С язвительностью признанного дарования Нелли произнесла:– Завидная откровенность.
Я очень не любила этих ее выходок и продолжала разговаривать с парнем, который вызывал у меня жалость: явно попал сюда недавно и чувствует себя плохо.– У нас хорошие музыканты, их много, принять вас в джаз, если вы не музыкант, невозможно. Или вы еще что-нибудь умеете делать?
– Спивать могу.
– Хорошо поете?
– Ни, плохо, – признался парень, готовый расплакаться.
Чтобы как-то его утешить, я спросила, какие песни он поет. Он назвал несколько, в том числе русскую народную «Метелицу», ноты которой стояли у меня на пюпитре.– Ну что ж, если вам так хочется «до джазу», попробуйте мне спеть. Идите сюда ближе, я вам проаккомпанирую.

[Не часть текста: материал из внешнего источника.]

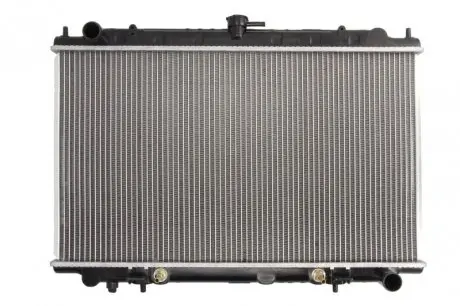 D71010TT Радиатора THERMOTEC підбір по vin на Brocar
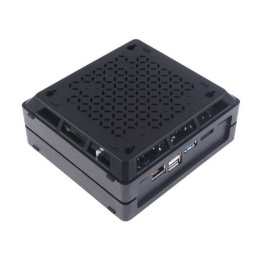 Одноплатный компьютер reComputer J1010 -Edge AI Device with Jetson Nano module 110061362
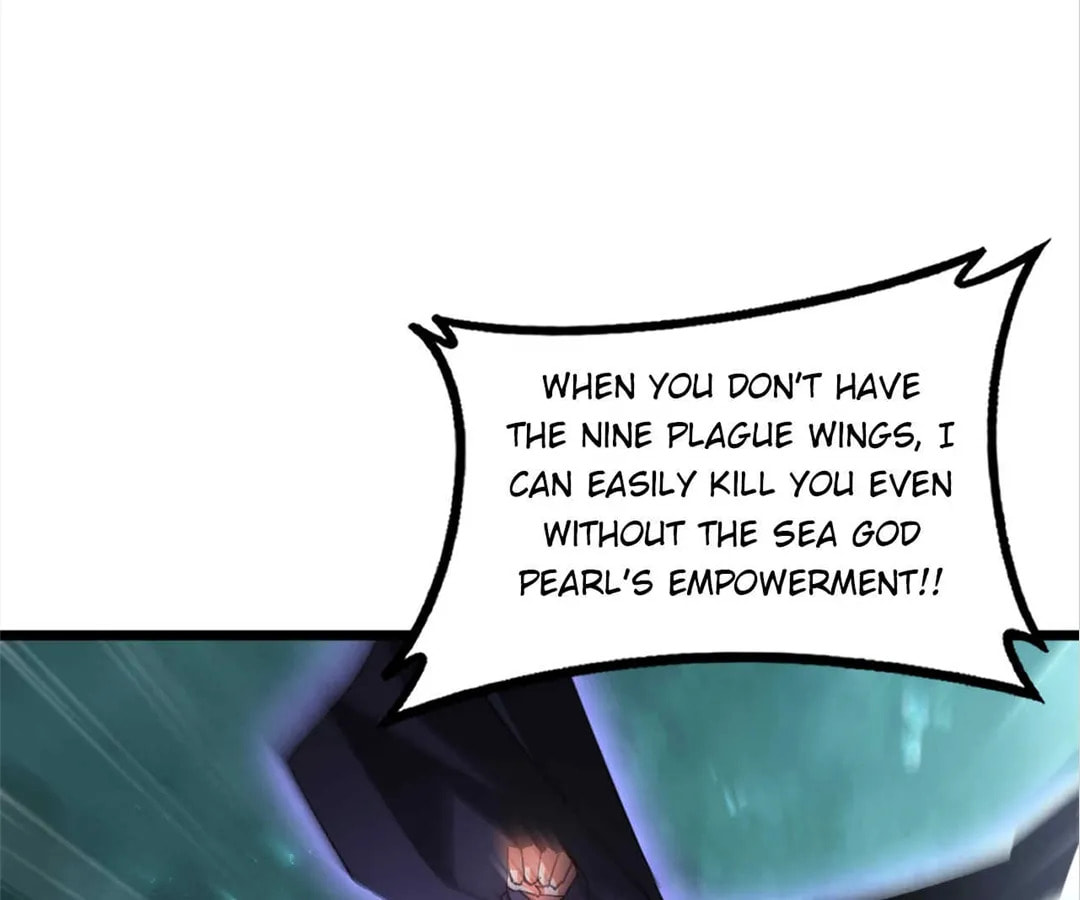 Read Zerg Ruler: I Command the Scourge chapter 73 image 113 on Lezhin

Пока парень застенчиво подходил к пианино, Нелли шептала мне в ухо, что ее удивляет мое стремление собрать всех «подонков» в наш уже зарекомендовавший себя джаз. Я заиграла вступление, Нелли демонстративно пошла к дверям, парень запел: Вдоль по улице метелица метет, За метелицей мой миленький идет… Уже с первых нот было ясно, что у него сильный красивый голос с той особой украинской сочностью, которая с детства была мне так близка в пении моей мамы и народных певцов, которых отец собирал в селе Полошки. Во время пения стало понятно и то, что парень музыкальный. Но когда он спел по второму разу «Дозволь наглядеться, радость, на тебя…» и легко и просто взял заключительные верхние ноты, даже «до» третьей октавы, у меня все дрогнуло внутри. Голос-самоцвет, настоящий драматический тенор! Нелли, которая уже вышла было за дверь, услышав эти верхние ноты, мгновенно вернулась, и когда ее злое личико возникло снова в дверях, я получила еще одно подтверждение: с парнем нашему джазу повезло.